*** Opening of Selected excerpt ***
Analyzing linked list...
[ f6c6e000 ]: invalid previous size [ 0x195 ] should be [ 0x0 ]
[ f6c6e000 --> f6c6e288 (size = 0x288 bytes)]: Corrupt region
[ f6c6e4a0 --> f6c6e9e8 (size = 0x548 bytes)]: Corrupt region
Scanning for single bit errors...
None found
By using the lm (list modules) command we are able to find this memory block - it falls inside of the driver itself:
f6c27000 f6c9b680 smwdm (no symbols)
Thus, our suspicion is that this is a data structure within the driver itself (perhaps a global structure). Unfortunately, without knowing more about the structure of these drivers we cannot say what this data structure should (or would) represent. Further digging might be necessary, but let’s return back to our original analysis. This function return 0x0 because this list was empty. Thus, we are going to skip to the requisite code:
f6c32156 8bf8 mov edi,eax
f6c32158 85ff test edi,edi
f6c3215a 741f jz smwdm+0xb17b (f6c3217b)
This would correspond to an if block (hence if ( return value != 0) { … }) without a corresponding else block (otherwise we’d see a couple of immediate jmp instructions.) Once outside the if block, we see the cleanup code:
f6c3217b 8b5c2414 mov ebx,[esp+0x14]
f6c3217f 8d8ebc000000 lea ecx,[esi+0xbc]
f6c32185 8a13 mov dl,[ebx]
f6c32187 ff1510dbc6f6 call dword ptr [smwdm+0x46b10 (f6c6db10)]
In this code we load the first parameter (on the stack, so third parameter to this function since it uses fastcall) into EBX, load the value of ESI+0xbc into ECX and then call the function pointed to by f6c6db10, which is:
1: kd> dd f6c6db10 l1
f6c6db10 806bb780
1: kd> u @$p
hal!KfReleaseSpinLock:
Thus, this suggests that we’re releasing the spin lock. Recall that earlier we saw a spin lock acquisition - checking back, we note that this was at the same byte offset (and hence likely to be the same spin lock). This then leads us into the terminal push operation. Thus, even without symbols for this driver, we can see the fundamental flaw in this driver - and presumably in its testing.
*** Close of Selected excerpt ***
*** Opening of Given information ***
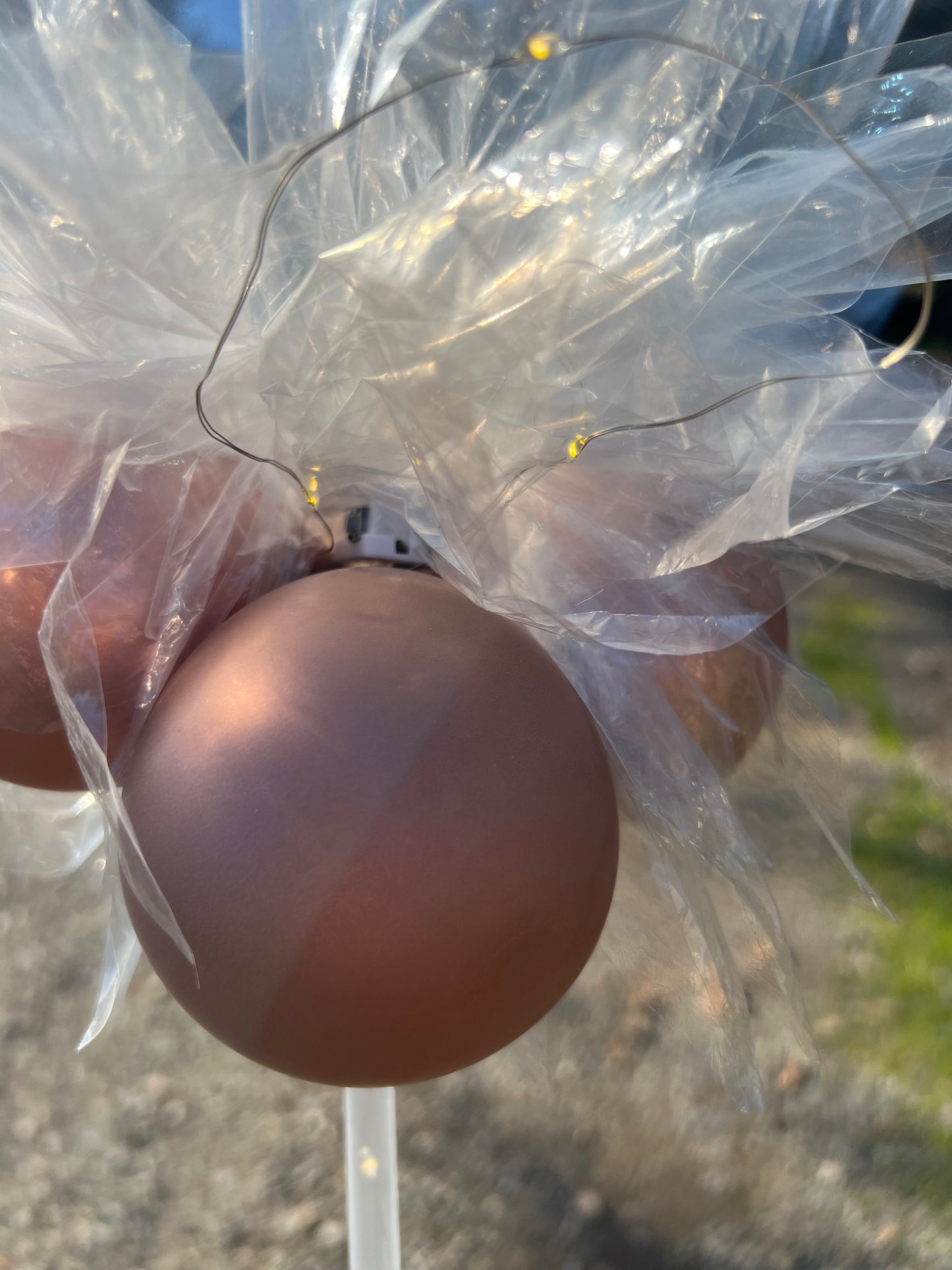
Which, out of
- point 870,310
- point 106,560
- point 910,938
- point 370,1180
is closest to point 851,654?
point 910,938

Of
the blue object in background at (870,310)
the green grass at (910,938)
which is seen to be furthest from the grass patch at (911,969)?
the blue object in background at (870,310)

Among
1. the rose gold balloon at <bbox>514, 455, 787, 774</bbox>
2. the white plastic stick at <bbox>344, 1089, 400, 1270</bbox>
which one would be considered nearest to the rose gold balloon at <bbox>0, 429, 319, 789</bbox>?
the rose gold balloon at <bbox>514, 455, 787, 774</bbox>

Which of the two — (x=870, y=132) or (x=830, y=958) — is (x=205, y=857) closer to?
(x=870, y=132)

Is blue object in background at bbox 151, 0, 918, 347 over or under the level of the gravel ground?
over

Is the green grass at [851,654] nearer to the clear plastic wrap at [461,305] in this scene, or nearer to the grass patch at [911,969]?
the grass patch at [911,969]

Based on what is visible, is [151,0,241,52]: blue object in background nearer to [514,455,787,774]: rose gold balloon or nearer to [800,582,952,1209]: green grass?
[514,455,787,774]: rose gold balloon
*** Close of Given information ***
- **Exercise requirements**
1. Quote the driver debugging excerpt above from "Analyzing linked list..." up to and including "single bit errors...".
2. Extend the driver debugging analysis above, beginning right after its final sentence.

- **Results of the exercise**
1.
Analyzing linked list...
[ f6c6e000 ]: invalid previous size [ 0x195 ] should be [ 0x0 ]
[ f6c6e000 --> f6c6e288 (size = 0x288 bytes)]: Corrupt region
[ f6c6e4a0 --> f6c6e9e8 (size = 0x548 bytes)]: Corrupt region
Scanning for single bit errors...

2.
The driver code in this case returns a NULL pointer (because the list is empty) and yet after releasing its own spin lock dereferences this NULL pointer. With this level of information it would seem that a problem of this type would be straight-forward to resolve and fix with the developers.
Of course, we did report it to the developers of this audio driver. While they acknowledged that this is a bug in their driver, we were told that they would not commit to fixing it. Guess it is time to find a new sound card!